Zack Tutorials: Big Data Hadoop Hive SQL Query Hello World

Wednesday, July 16, 2014

Big Data Hadoop Hive SQL Query Hello World

Big Data Hadoop Hive SQL Query Hello World

Prerequisite

Big Data
Hadoop
SQL

If you are reading this blog you should know about Big Data and Hadoop.

Big Data is a technology revolution in the RDBMS world, however big data hadoop distributed file system can be written as a flat file with different formats like CSV, Tab Delimited etc.,

Also in order to process these data you need to be an expert in Java to write a Map Reduce program.

To make use of Big Data for non-Java users like Data Analysts, there is feature to Query the flat files using SQL has been introduced. This is Apache Hive https://hive.apache.org/

http://en.wikipedia.org/wiki/Apache_Hive

Hive was introduced by Facebook and now used by Netflix.

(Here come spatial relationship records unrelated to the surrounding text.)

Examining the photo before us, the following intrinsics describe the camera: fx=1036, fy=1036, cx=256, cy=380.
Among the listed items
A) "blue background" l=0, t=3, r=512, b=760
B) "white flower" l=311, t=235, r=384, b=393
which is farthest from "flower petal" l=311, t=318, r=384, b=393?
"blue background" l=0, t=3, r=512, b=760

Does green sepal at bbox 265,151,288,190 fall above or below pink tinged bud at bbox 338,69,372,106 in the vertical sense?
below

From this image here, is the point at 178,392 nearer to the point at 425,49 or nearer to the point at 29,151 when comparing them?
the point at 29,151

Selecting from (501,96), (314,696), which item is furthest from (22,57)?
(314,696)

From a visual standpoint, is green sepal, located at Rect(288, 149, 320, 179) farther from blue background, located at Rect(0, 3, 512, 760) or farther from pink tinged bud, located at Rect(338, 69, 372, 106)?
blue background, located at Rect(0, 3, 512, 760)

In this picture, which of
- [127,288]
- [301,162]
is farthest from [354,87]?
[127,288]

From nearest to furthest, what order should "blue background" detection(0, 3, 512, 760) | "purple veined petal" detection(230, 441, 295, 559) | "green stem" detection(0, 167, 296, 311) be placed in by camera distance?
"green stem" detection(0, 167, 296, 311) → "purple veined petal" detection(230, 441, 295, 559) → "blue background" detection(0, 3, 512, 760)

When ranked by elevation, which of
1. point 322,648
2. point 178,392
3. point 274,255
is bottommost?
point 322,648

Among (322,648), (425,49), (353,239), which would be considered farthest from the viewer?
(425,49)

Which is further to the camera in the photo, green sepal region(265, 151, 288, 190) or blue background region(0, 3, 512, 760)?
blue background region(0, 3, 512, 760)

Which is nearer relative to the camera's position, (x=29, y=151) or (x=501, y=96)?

It is a powerful querying tool in Big Data hadoop.

Basically Hive is capable of transforming your SQL queries into Map Reduce programs.

The following are the steps to be done

1. Create Hive Table with Meta data information
2. Load data into Hive Table ( 2 Types )
a. Loading data in local file system to Hadoop & Hive
b. Loading data in hadoop file system to Hive
3. Query the table

I have a Test Data as below, ( It has 2 fields ID & PHONE NAME)

1,iphone
2,blackberry
3,nokia
4,sony
5,samsung
6,htc
7,micromax

To get started you need have hive installed already and hadoop file system configured with Name Node, Job Tracker, Data Node, Task Tasker etc.,

Step 1: Launch the hive console from the command line / terminal

Step 2: Create the table with the

CREATE TABLE PHONE ( ID INT, PHONE_NAME STRING)

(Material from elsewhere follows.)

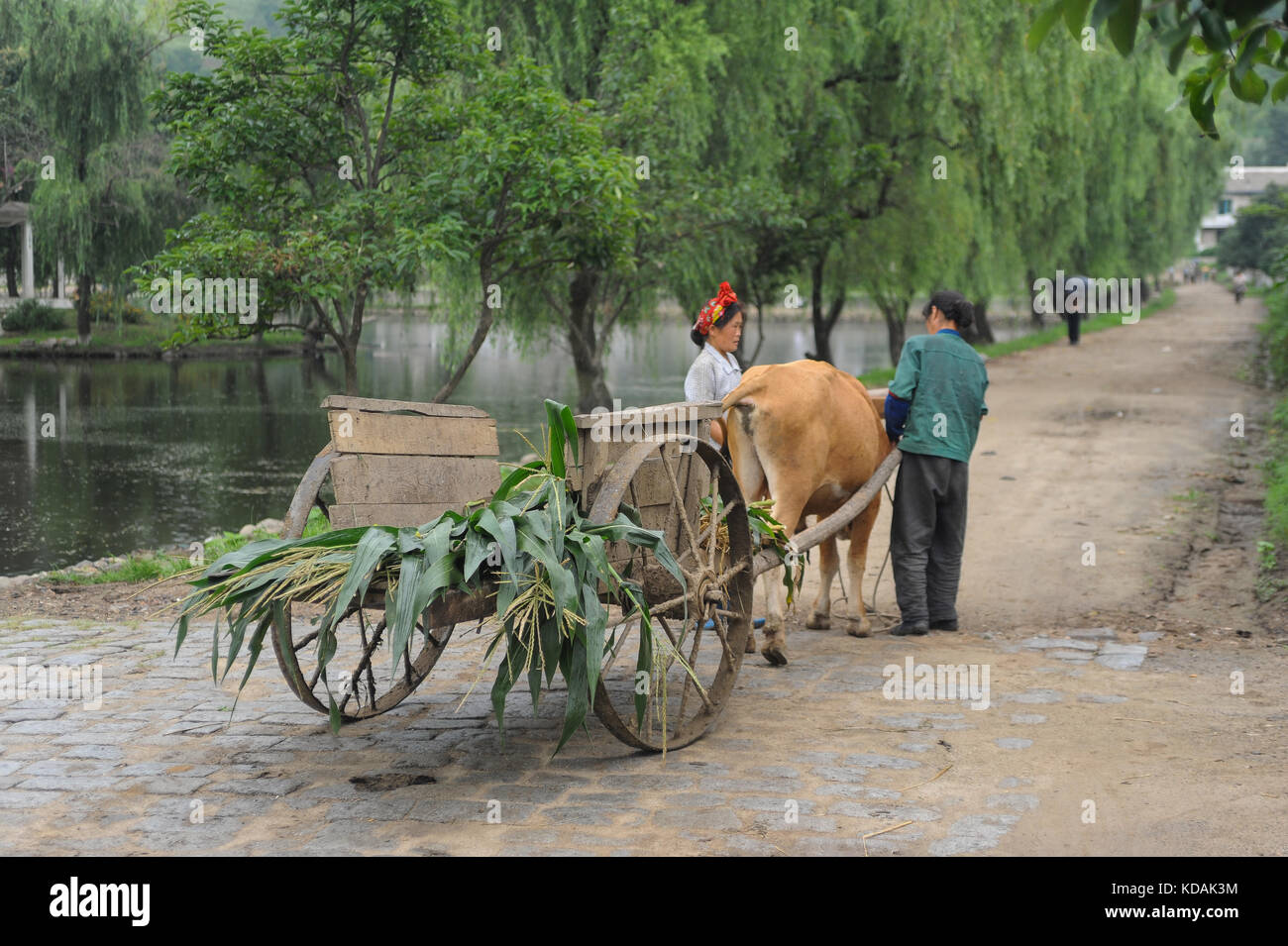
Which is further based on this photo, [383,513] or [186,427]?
[186,427]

ROW FORMAT DELIMITED FIELDS TERMINATED BY ',' STORED AS TEXTFILE;

Step 3: Loading data in local file system to the table

LOAD DATA LOCAL INPATH '/home/training/PHONE.txt' OVERWRITE INTO TABLE PHONE;

Step 4: Query your table which is created and data loaded in Hive

select * from PHONE;

Well you should be good with local mode.

Let's have a quick peek at the Server Mode (Type 2). If you have to load data from Hadoop File to Hive, first we need to send the file from local file system to hadoop file system.

Step 1: Place the file from local file system to HDFS (Hadoop Distributed File System)

hadoop fs -put PHONE.txt